December 17: Scientific Research and Experimental Development (SR&ED) Program Updates

The Fall Economic Statement (FES) introduces significant updates to the SR&ED tax credit incentive program, expanding eligibility and enhancing support for innovation. Historically, SR&ED-qualifying expenditures have been deductible and eligible for an Investment Tax Credit (ITC).

The credit rate has varied based on taxpayer characteristics, such as legal status and business size: a basic 15% non-refundable ITC for most taxpayers and an enhanced 35% refundable ITC for certain corporations on eligible expenditures within their expenditure limit.

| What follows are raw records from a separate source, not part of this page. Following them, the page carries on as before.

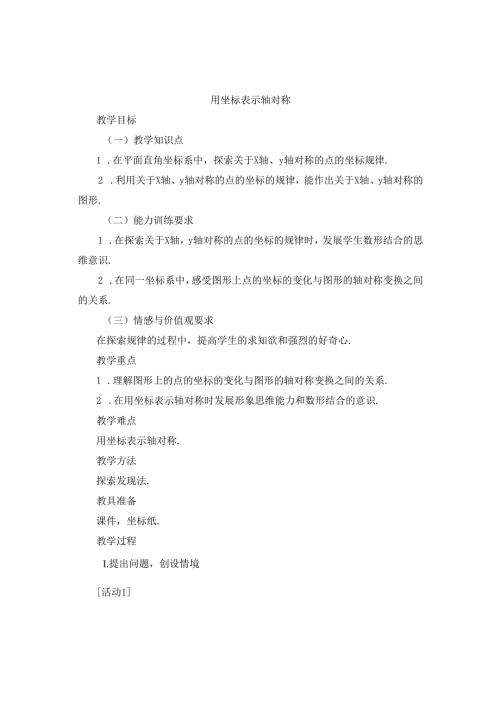 13.2《用坐标表示轴对称》教案.docx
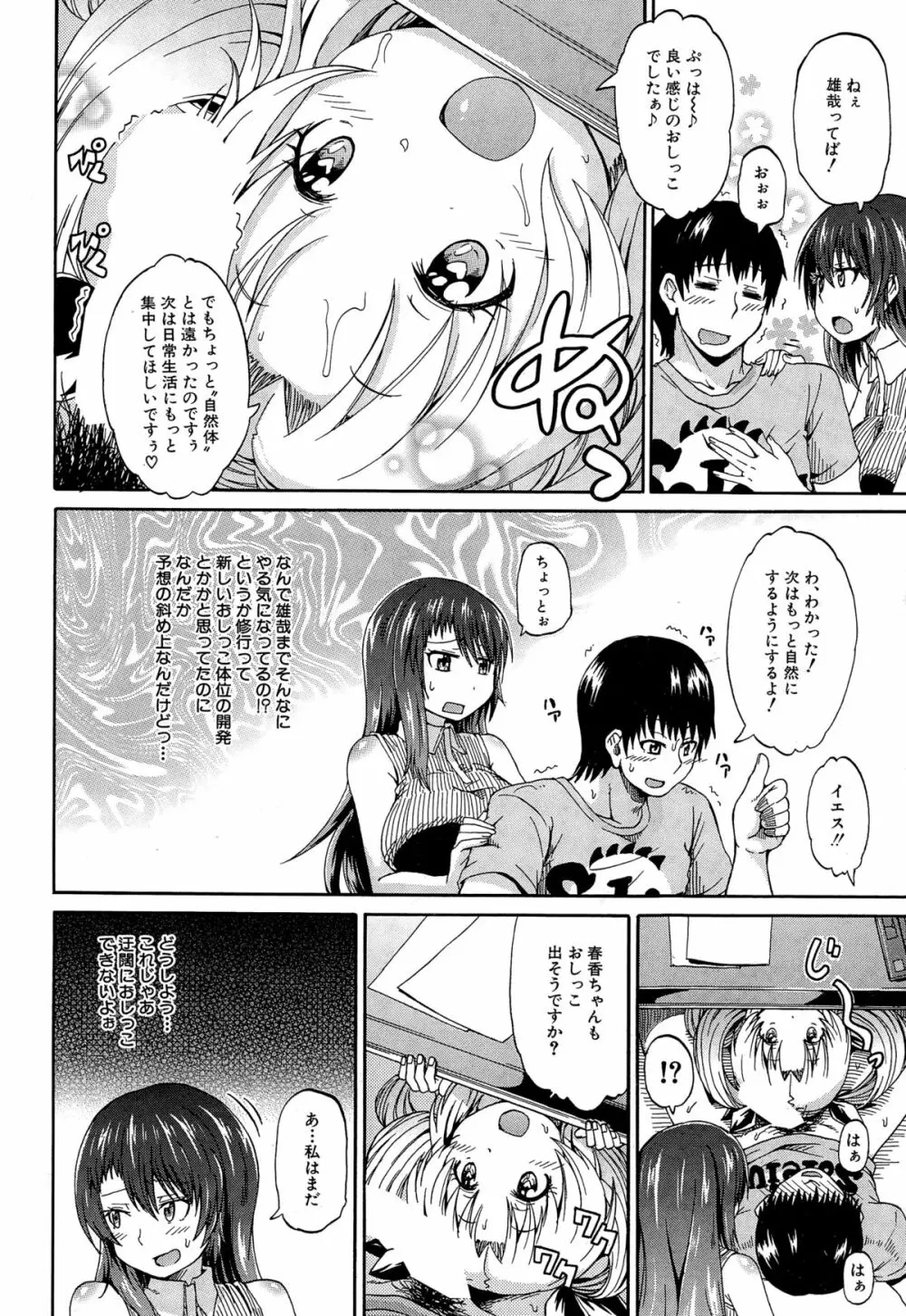 COMIC 夢幻転生 2014年12月号 Page.266
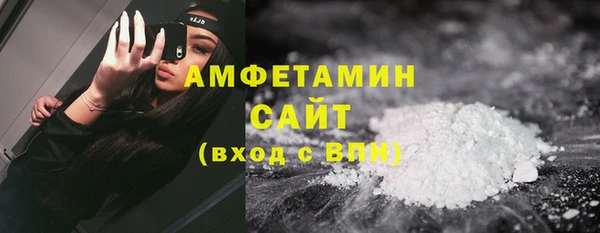 кокаин Магас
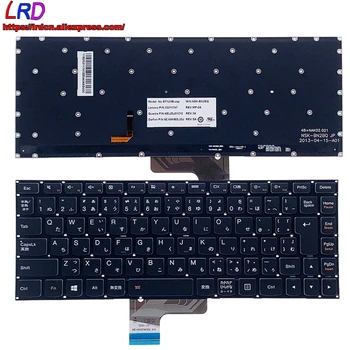 Nye Originale JP Japansk Baggrundsbelyst Tastatur til Lenovo Ideapad U330 U330P Bærbar 25211747
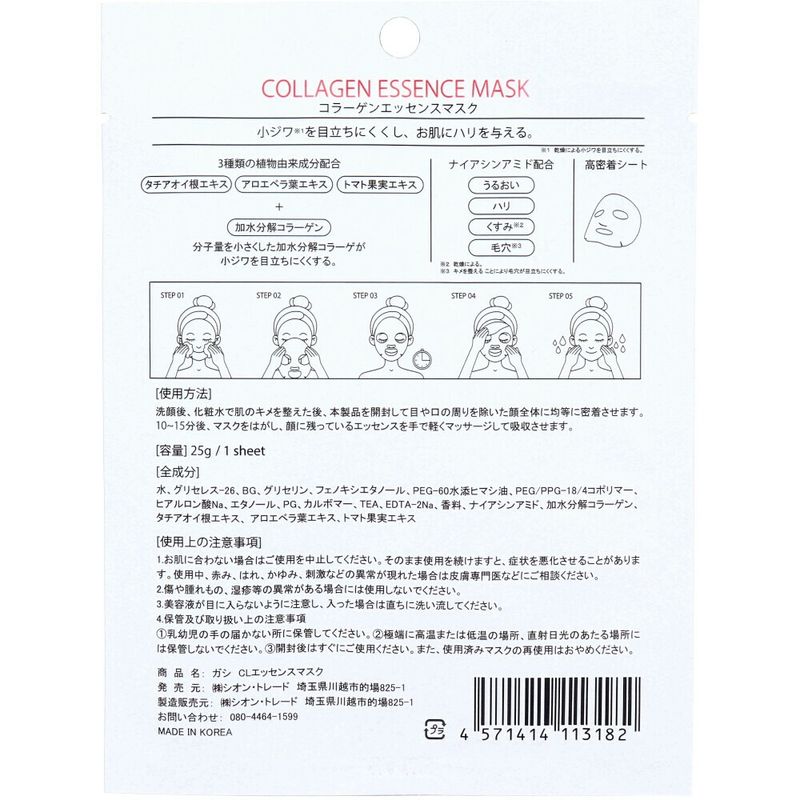 GASI 膠原蛋白精華面膜（1片裝）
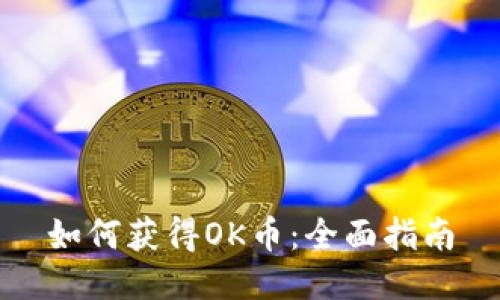 如何获得OK币：全面指南
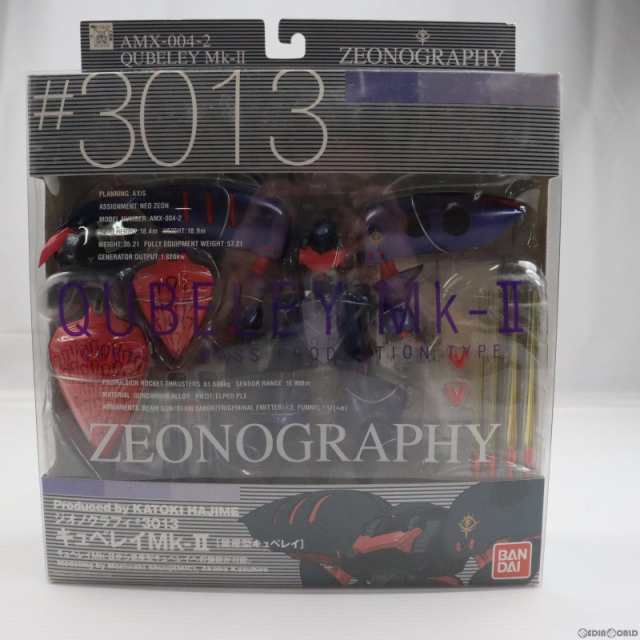 中古即納】[FIG]ZEONOGRAPHY(ジオノグラフィー) #3013 キュベレイMk-II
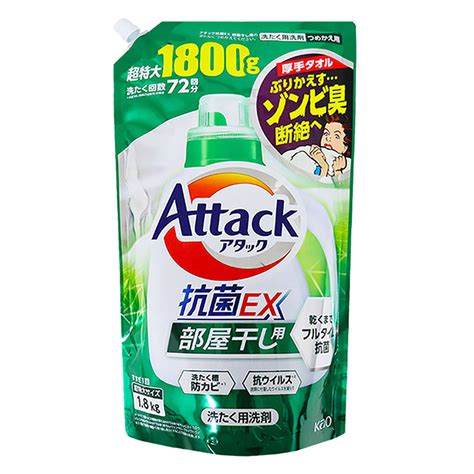 アタック抗菌ex 部屋干し 詰替え 1800g ｜ ミスターマックスオンラインストア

The proposed changes include:

  1. Increased Expenditure Limit:
    • Raise the annual SR&ED expenditure limit from $3 million to $4.5 million for the enhanced 35% ITC rate.
  2. Higher Taxable Capital Phase-Out Threshold:
    • Increase the taxable capital threshold for determining the SR&ED expenditure limit, starting at $15 million and phasing out at $75 million (up from $10 million to $50 million).
  3. Eligibility Expansion to Canadian Public Corporations:
    • Extend the 35% refundable ITC to eligible Canadian public corporations for up to $4.5 million of qualifying SR&ED expenditures annually (previously available only to Canadian-controlled private corporations (CCPCs)).
    • For Canadian public corporations, the $4.5 million limit will phase out on a straight-line basis when average gross revenue over the previous three years is between $15 million and $75 million.
    • Members of a corporate group must share the $4.5 million expenditure limit.
  4. Flexible Phase-Out for CCPCs:
    • CCPCs can choose between:
      • A gradual reduction of the $4.5 million expenditure limit based on taxable capital between $15 million and $75 million, or
      • The gross revenue phase-out structure introduced for Canadian public corporations.
  5. Reinstatement of Capital Expenditure Eligibility:
    • Restore SR&ED eligibility for capital expenditures (removed in 2014). This includes both the deduction against income and the ITC components for property acquired on or after December 16, 2024.

Implementation Timeline

The proposed changes will take effect for taxation years beginning on or after December 16, 2024. Further details will be provided in Budget 2025.

Patent Box Regime

To support the development and retention of intellectual property in Canada, the government plans to introduce a patent box regime, offering a preferential tax rate for income generated from qualifying intellectual property. Details of the regime, based on consultations held earlier this year, will also be announced in Budget 2025.

Summary

The SR&ED expenditure limit and taxable capital thresholds have remained unchanged for decades. By extending eligibility for the 35% refundable ITC to small-cap public companies and increasing support for Small and Medium Enterprises (SMEs), these changes are a positive step forward for Canada’s innovation ecosystem. They provide much-needed incentives to foster research, development, and intellectual property growth within the country.